Yes, that’s right. Nowadays, it’s not only jam and pickles that you will find in a jar. Cake is the new creation to go for.
I was quite fascinated to hear about this recipe. And I’ll tell you what the best part about it is: You can store the cake for up to 6 months and after you open the jar, it tastes like fresh cake, the aroma is preserved! Great, right? So next time you want to impress your guests with the quickest dessert in the world, it looks like you will have to opt for cake in a jar.
You would be surprised which easy and wonderful dishes you can make in a jar. For example, you can do the same thing with eggs. Just season them with a few drips of flavored oil or some herbs and put the jars for 5-10 min in boiling water.
5-6 jam jars (with lid and clips if available, see picture, can also be a regular jar)
200g butter or margarine (soft, at room temperature)
Peeled skin of 1 lemon
1/2 pack or 1 tablespoon baking soda
250 g flour
Fresh lemon juice (squeeze 1-1.5 lemons)
1) Preheat the oven and wash out your jars with hot water (if you want to sterilize them in boiling water).
2) Mix the eggs with 75g sugar, then add the lemon skin, bit by bit the butter and finally the flour (already mixed with the baking soda).
3) Mix the lemon juice with the remaining sugar in a cup.

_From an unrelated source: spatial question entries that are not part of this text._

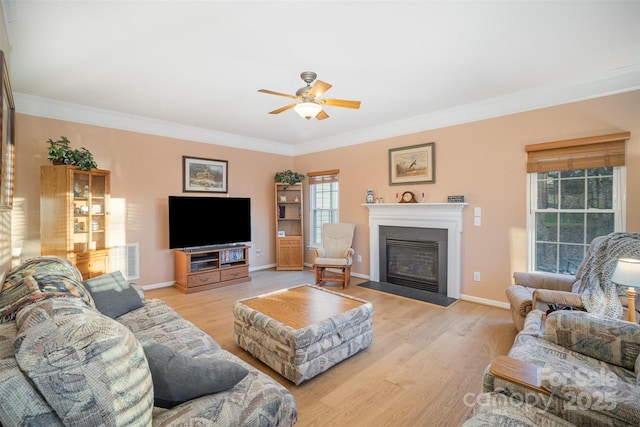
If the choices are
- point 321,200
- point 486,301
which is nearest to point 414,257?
point 486,301

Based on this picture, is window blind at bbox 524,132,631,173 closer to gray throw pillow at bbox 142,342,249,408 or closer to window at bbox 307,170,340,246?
window at bbox 307,170,340,246

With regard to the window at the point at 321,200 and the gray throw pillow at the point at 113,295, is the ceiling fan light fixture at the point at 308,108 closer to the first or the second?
the gray throw pillow at the point at 113,295

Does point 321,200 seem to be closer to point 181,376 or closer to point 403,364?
point 403,364

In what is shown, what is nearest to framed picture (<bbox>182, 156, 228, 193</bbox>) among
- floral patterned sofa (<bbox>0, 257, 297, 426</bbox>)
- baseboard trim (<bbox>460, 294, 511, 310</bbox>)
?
floral patterned sofa (<bbox>0, 257, 297, 426</bbox>)

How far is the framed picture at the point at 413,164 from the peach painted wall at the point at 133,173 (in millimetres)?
2946

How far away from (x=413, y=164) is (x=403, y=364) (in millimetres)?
3051

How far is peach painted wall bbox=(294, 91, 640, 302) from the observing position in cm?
303

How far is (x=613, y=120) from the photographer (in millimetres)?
3061

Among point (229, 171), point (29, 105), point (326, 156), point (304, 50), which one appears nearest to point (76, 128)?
point (29, 105)

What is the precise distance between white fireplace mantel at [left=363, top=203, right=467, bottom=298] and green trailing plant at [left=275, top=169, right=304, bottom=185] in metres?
1.68

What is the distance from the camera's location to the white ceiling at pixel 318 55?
2.09 m

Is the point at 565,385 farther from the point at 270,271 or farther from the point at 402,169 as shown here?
the point at 270,271

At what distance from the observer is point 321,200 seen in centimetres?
617

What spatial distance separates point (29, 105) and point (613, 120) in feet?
22.2
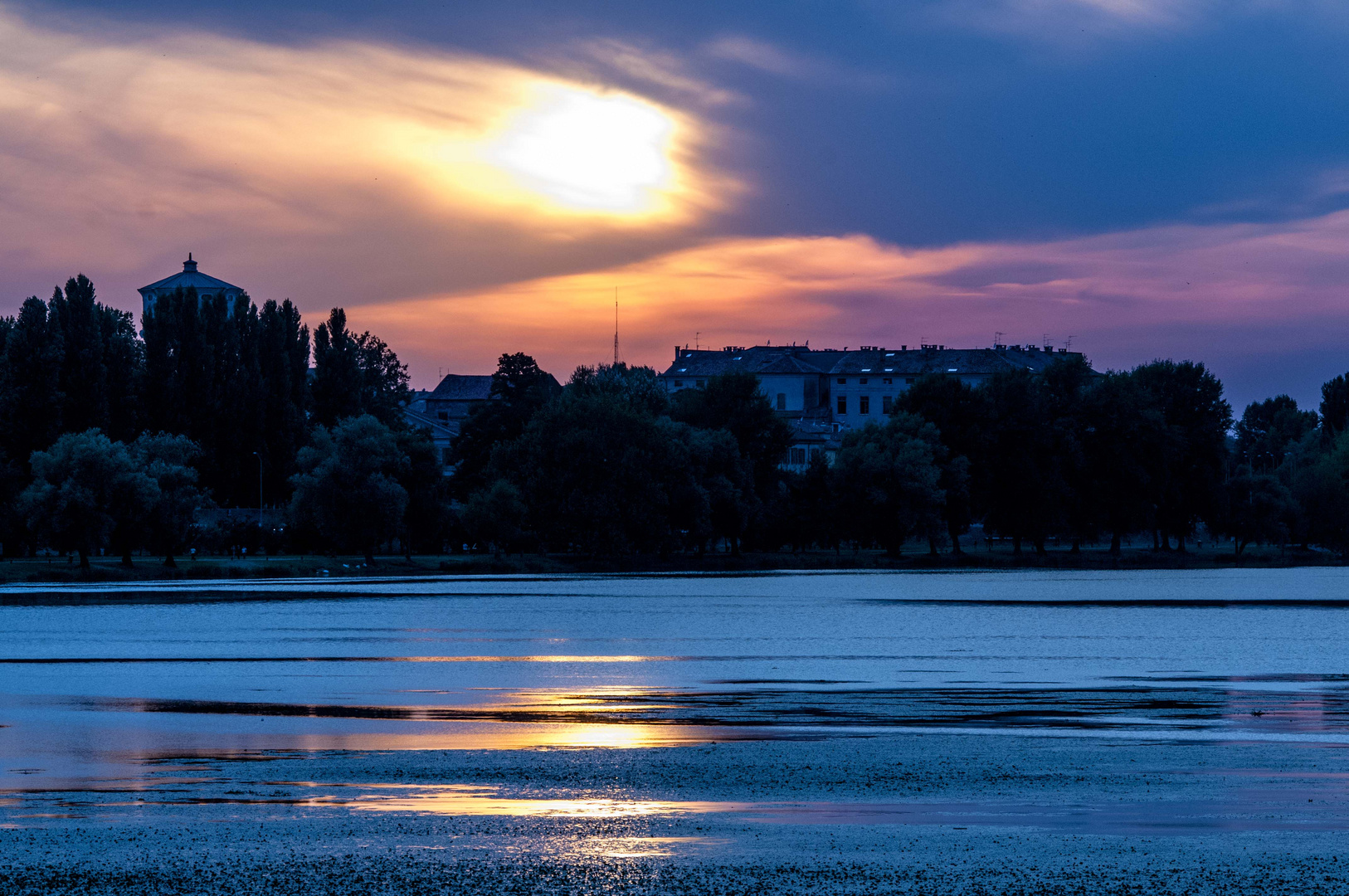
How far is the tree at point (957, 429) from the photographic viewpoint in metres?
149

4) Use some butter to coat the jar from the inside and sprinkle with flour to make sure that the dough comes off the glass when it’s baked.
5) Now fill in the dough (only up to 1/2 to 3/4 of the glass, otherwise you will have to cut off what’s grown over the jar).
6) Bake for 20 min at 200 degrees Celsius.
7) After you remove the jars from the oven, pour some of the lemon-sugar juice over the cake and then immediately put the lids on and close the jars.
8) Let cool down, storage is possible up to 6 months!
By the way, this method works with any type of dry cake dough (e.g. marble cake, I don’t think it works with yeast dough). A great way of serving it in a good looking way is to garnish your cake slice with whipped cream and fresh fruit.